• Question: Could an artificial intelligence be programmed to have certain characteristics and beliefs?

    Asked by c.healy to Huma, Jack, Lucy, Miranda, Peter on 17 Nov 2016. This question was also asked by JoeDevs, MY LORD HARAMBE.
    • Photo: Huma Shah

      Huma Shah answered on 17 Nov 2016:


      Hello,

      Yes, an artificial intelligence can be programmed to have certain characteristics and beliefs.

      For example, in a 2008 Turing test experiment one of the machines, Brother Jerome, was programmed to act like a religious entity – it didn’t have much knowledge, it was a new system, so it didn’t do very well.

      Another machine, Eugene Goostman, on the other hand has been developed to imitate a Ukrainian young teenager from Odessa who can speak in English. Eugene Goostman has interests, it has beliefs because it has been programmed to have a personality on top of its knowledge-base of being able to talk in English.

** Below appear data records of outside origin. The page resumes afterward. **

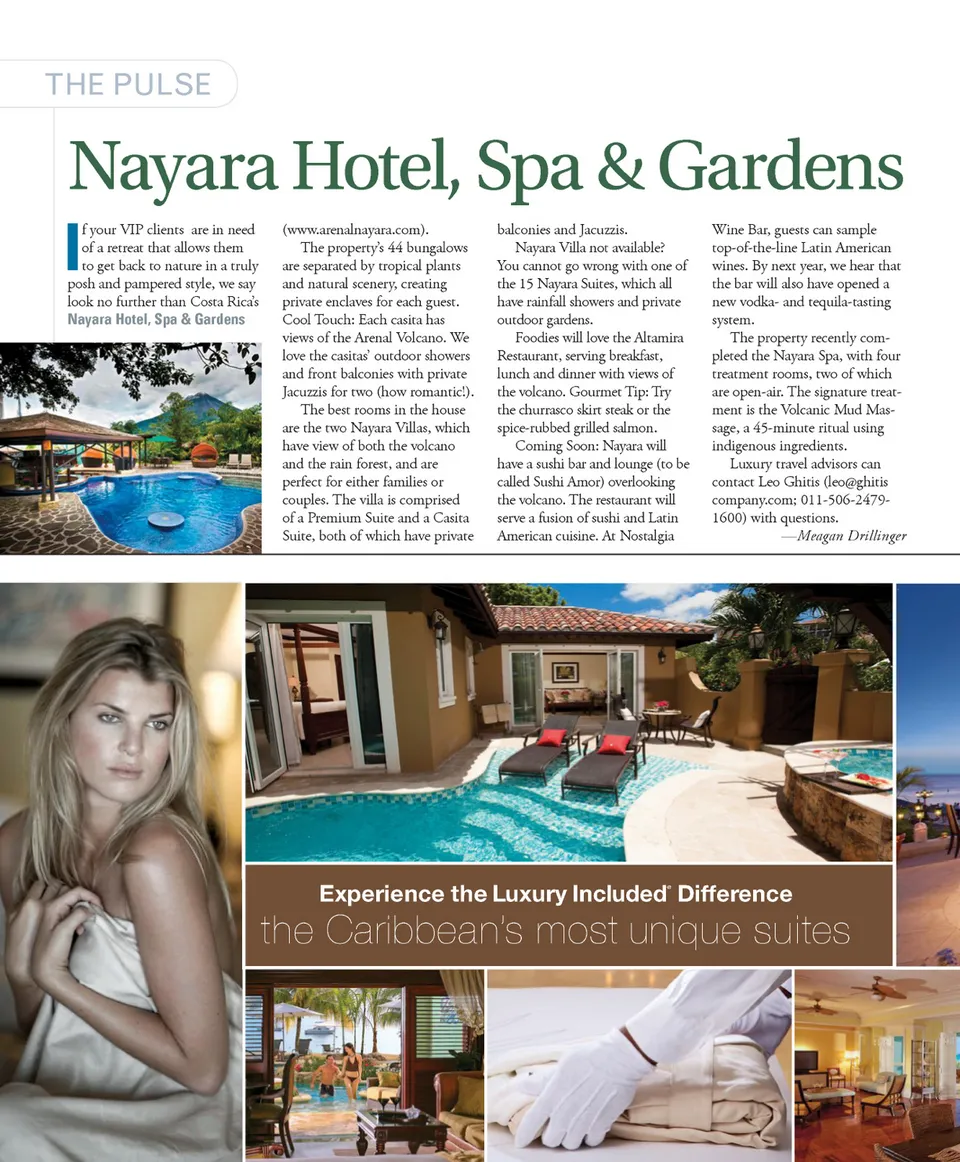 THE PULSE

Nayara Hotel, Spa & Gardens

If your VIP clients are in need of a retreat that allows them to get back to nature in a truly posh and pampered style, we say look no further than Costa Rica's Nayara Hotel, Spa & Gardens (www.arenalnayara.com).

The property's 44 bungalows are separated by tropical plants and natural scenery, creating private enclaves for each guest. Cool Touch: Each casita has views of the Arenal Volcano. We love the casitas' outdoor showers and front balconies with private Jacuzzis for two (how romantic!).

The best rooms in the house are the two Nayara Villas, which have view of both the volcano and the rain forest, and are perfect for either families or couples. The villa is comprised of a Premium Suite and a Casita Suite, both of which have private balconies and Jacuzzis.

Nayara Villa not available? You cannot go wrong with one of the 15 Nayara Suites, which all have rainfall showers and private outdoor gardens.

Foodies will love the Altamira Restaurant, serving breakfast, lunch and dinner with views of the volcano. Gourmet Tip: Try the churrasco skirt steak or the spice-rubbed grilled salmon.

Coming Soon: Nayara will have a sushi bar and lounge (to be called Sushi Amor) overlooking the volcano. The restaurant will serve a fusion of sushi and Latin American cuisine. At Nostalgia Wine Bar, guests can sample top-of-the-line Latin American wines. By next year, we hear that the bar will also have opened a new vodka- and tequila-tasting system.

The property recently completed the Nayara Spa, with four treatment rooms, two of which are open-air. The signature treatment is the Volcanic Mud Massage, a 45-minute ritual using indigenous ingredients.

Luxury travel advisors can contact Leo Ghitis (leo@ghitis company.com; 011-506-2479-1600) with questions.

—Meagan Drillinger

Experience the Luxury Included® Difference
the Caribbean's most unique suites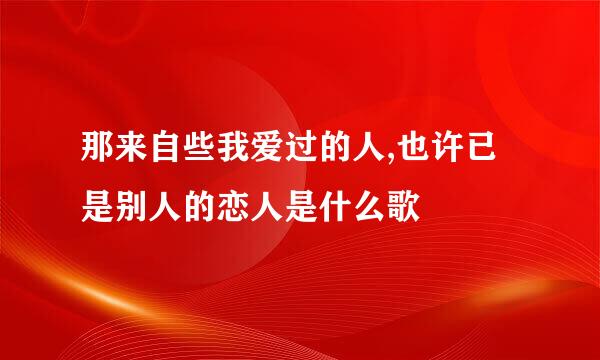 那来自些我爱过的人,也许已是别人的恋人是什么歌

      You can read Eugene Goostman’s answers to questions by human interrogators from one of the experiments I designed, this one around the 18th Loebner Prize for AI that I organised as part of my PhD at Reading University. From the link below you will see a table on that webpage, select the right hand column which says Transcript – select the Transcript for Eugene Goostman, second row in the table:
      http://www.loebner.net/Prizef/2008_Contest/loebner-prize-2008.html

      From reading the transcripts you will see Eugene Goostman sometimes is better than the human at describing its ‘beliefs’ – those programmed by its designers led by scientist Dr Vladimir Veselov (for whom AI building is a hobby, his real job is as a software engineer with Amazon in the US).